- **PROMPT**:
Copy the following mailing list post about COIN-OR licensing word for word, from its subject line to its last sentence.

- **TEXT EXCERPT**:
** BEGIN **

[Coin-discuss] COIN-OR licences again...
Brian Borchers
borchers at nmt.edu
Sun Apr 6 23:25:23 EDT 2008
>I apologize for bringing up this discussion again, but is there any
>chance that the COIN OR projects under is dual licensed under CPL *and*
>the GPL?
This is certainly possible, but it's up to the owners of the copyright on
the different projects to decide that they want to do it. Note that
"owners of copyright" and "authors" aren't synonyms.
For example, in the case of CSDP, my university decided that they
shared ownership of the software with me (although they don't claim
copyright on words that I write, e.g. articles, books, or whatever.)
They were willing to license CSDP under the CPL and make it available
through COIN-OR. They weren't willing to see it released under the
GPL.
This policy hadn't been made clear to me (in fact there was
no policy) before I brought the issue up in the process of getting
CSDP released through COIN-OR. My reaction to it is to be somewhat
less inclined to put substantial effort into software development
projects in the future and to put more effort into writing words,
because with my writing I have control over the copyright. Then
again, it also provides me with additional motivation to increase my
weekly running mileage and improve my 5K time...

** END **

- **PROVIDED DATA**:
** BEGIN **

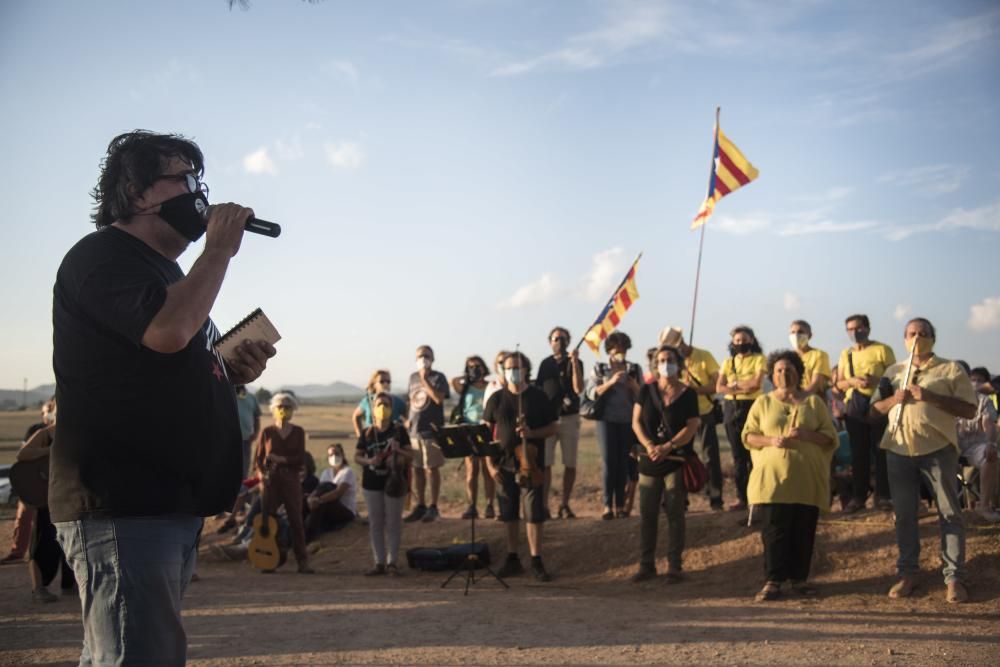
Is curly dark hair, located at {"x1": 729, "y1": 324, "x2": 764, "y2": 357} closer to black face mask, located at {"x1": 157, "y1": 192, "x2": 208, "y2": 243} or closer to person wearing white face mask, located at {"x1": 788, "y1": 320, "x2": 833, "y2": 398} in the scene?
person wearing white face mask, located at {"x1": 788, "y1": 320, "x2": 833, "y2": 398}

** END **

- **SOLUTION FOR THIS TASK**:
[Coin-discuss] COIN-OR licences again...
Brian Borchers
borchers at nmt.edu
Sun Apr 6 23:25:23 EDT 2008
>I apologize for bringing up this discussion again, but is there any
>chance that the COIN OR projects under is dual licensed under CPL *and*
>the GPL?
This is certainly possible, but it's up to the owners of the copyright on
the different projects to decide that they want to do it. Note that
"owners of copyright" and "authors" aren't synonyms.
For example, in the case of CSDP, my university decided that they
shared ownership of the software with me (although they don't claim
copyright on words that I write, e.g. articles, books, or whatever.)
They were willing to license CSDP under the CPL and make it available
through COIN-OR. They weren't willing to see it released under the
GPL.
This policy hadn't been made clear to me (in fact there was
no policy) before I brought the issue up in the process of getting
CSDP released through COIN-OR. My reaction to it is to be somewhat
less inclined to put substantial effort into software development
projects in the future and to put more effort into writing words,
because with my writing I have control over the copyright. Then
again, it also provides me with additional motivation to increase my
weekly running mileage and improve my 5K time...